When Corsi Analysis Goes Wrong…
Behind the Net Blog recently used even strength when game is tied Corsi analysis to take a look at the divisional imbalance since the lockout and came up with an interesting conclusion.
The NW division is slightly better than the SE division against all shared opponents. But SE division teams outshot NW teams in head-to-head games. The difference between the two divisions is negligible, though the NW’s stronger showing against the pacific and central suggests that it’s just a little bit better than the SE.
What that essentially implies is that since the lockout the northwest division is only marginally better than the southeast division, which has generally been considered the worst division in hockey since the lockout.
This though is a perfect example of where Corsi analysis fails because that statement is proven downright untrue when you consider each divisions actual won-loss records. Against the southeast division the northwest has combined for a dominating 64-31-12 and only twice has a northwest team had a losing record against the southeast (2009-10 Wild at 1-2-3 and 2008-09 Flames at 1-3-1). The 64-31-12 record is the equivalent to a 107 point team over 82 games which is awfully good. The southeasts record against the northwest is 43-49-15 which is equivalent to a 77 point team. To put that in perspective, the NW is like Phoenix (107 points) and the SE is like Columbus (79 points) this past season. That makes the northwest division more than ‘a little bit better’ than the southeast division.
In another analysis at Behind the Net blog they look at Corsi +/- for teams in games against teams in divisions other than their own. For the northeast division they came up with:
Ottawa +200, Boston +134, Toronto +65, Buffalo -60, Montreal -266.
That would seem to indicate that Toronto has been a halfway decent team but they finished last in the northwest division in 3 of the 5 seasons and never finished better than 3rd. Montreal finished ahead of the Leafs in 4 of the 5 seasons and accumulated 49 additional points in the standings despite having an outside division even strength when game is tied Corsi +/- a whopping 331 points below that of the Leafs. The Minnesota Wild had a very dismal -419 Corsi +/- outside the division but had a respectable 134-106-26 record which is equivalent to a 91 point team. Now a 91 point team is nothing special, but it is a far cry from what the 3rd worst outside division Corsi +/- would indicate their record ought to be.

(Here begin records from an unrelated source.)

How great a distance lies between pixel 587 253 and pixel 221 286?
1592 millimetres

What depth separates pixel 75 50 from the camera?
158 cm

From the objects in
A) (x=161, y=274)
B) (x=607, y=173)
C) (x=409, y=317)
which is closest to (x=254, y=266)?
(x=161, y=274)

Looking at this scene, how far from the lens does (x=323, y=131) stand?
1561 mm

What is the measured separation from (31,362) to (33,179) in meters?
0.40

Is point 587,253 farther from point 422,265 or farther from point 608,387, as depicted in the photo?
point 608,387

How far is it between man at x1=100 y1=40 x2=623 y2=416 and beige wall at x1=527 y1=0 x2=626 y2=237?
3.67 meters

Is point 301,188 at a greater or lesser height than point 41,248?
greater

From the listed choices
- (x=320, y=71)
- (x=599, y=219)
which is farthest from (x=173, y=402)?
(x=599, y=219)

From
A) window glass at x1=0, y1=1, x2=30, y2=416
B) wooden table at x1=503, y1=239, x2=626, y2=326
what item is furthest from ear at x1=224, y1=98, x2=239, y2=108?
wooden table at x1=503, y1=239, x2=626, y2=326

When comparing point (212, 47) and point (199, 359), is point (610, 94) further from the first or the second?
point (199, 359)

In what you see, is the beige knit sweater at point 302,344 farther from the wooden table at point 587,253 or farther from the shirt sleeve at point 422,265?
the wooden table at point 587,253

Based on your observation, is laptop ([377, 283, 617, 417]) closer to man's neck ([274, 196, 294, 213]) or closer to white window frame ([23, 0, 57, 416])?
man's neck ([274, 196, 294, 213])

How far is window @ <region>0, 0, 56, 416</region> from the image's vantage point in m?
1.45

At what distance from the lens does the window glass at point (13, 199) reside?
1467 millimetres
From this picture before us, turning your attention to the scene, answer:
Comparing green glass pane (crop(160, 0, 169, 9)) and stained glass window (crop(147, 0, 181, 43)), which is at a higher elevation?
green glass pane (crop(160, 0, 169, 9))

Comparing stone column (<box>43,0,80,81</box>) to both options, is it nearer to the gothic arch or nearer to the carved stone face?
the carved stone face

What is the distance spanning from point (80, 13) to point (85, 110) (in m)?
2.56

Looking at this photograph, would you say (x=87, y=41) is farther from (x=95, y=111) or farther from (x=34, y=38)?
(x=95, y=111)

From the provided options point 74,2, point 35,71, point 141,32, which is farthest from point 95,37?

In both of these posts the use of Corsi analysis has failed to accurately explain what really happened on the ice and it comes down to the fact that even strength when the game is tied Corsi numbers only tell a fraction of the story. It doesn’t account for goaltending or power play or penalty kill or shooting ability or any number of other factors that influence who wins hockey games so using it as a tool for determining which teams or divisions are better is a pointless exercise because on the ice, all those other things matter. The better tool to use in evaluating which teams or divisions are better is the much simpler and more universally understood statistic known as win-loss records. Win-loss aren’t perfect, but they don’t try to tell me that the Leafs have been better than Montreal since the lockout or that the northwest division is only marginally better than the southeast division.